OMI tropospheric NO2 column
The OMI instrument on the NASA Earth Observing System (EOS) Aura satellite was launched in July 2004. Since its launch, OMI has been providing continuous daily measurements of several air quality components (such as NO2, sulfur dioxide (SO2), bromine monoxide (BrO), HCHO, and aerosols) at a relatively high spatial resolution (up to 13 × 24 km2 at the nadir) (Levelt et al., 2006). In this study, the tropospheric NO2 columns used are the OMI operational retrieval products (Level 2 and version 3) distributed by the NASA Goddard Earth Sciences Data and Information Service Center (GES DISC) (Bucsela et al., 2013; Choi et al., 2020; Krotkov et al., 2017; Lamsal et al., 2014).

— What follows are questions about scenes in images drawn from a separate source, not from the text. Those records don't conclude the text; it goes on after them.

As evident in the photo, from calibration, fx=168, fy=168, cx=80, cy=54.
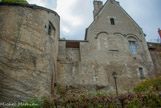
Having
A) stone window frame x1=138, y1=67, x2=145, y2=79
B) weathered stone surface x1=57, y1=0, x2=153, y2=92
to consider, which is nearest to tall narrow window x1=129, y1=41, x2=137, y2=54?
weathered stone surface x1=57, y1=0, x2=153, y2=92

However, similar to other satellite measurements, a significant amount of data is missing due to various factors such as cloud cover, cloud shadow, surface contamination, and erroneous surface reflectance caused by clouds and aerosol (Choi et al., 2016). Furthermore, the presence of row anomaly in the OMI data since 2008 has led to a significant reduction in the number of available data points and spatial coverage, impeding its further application (Torres et al., 2018).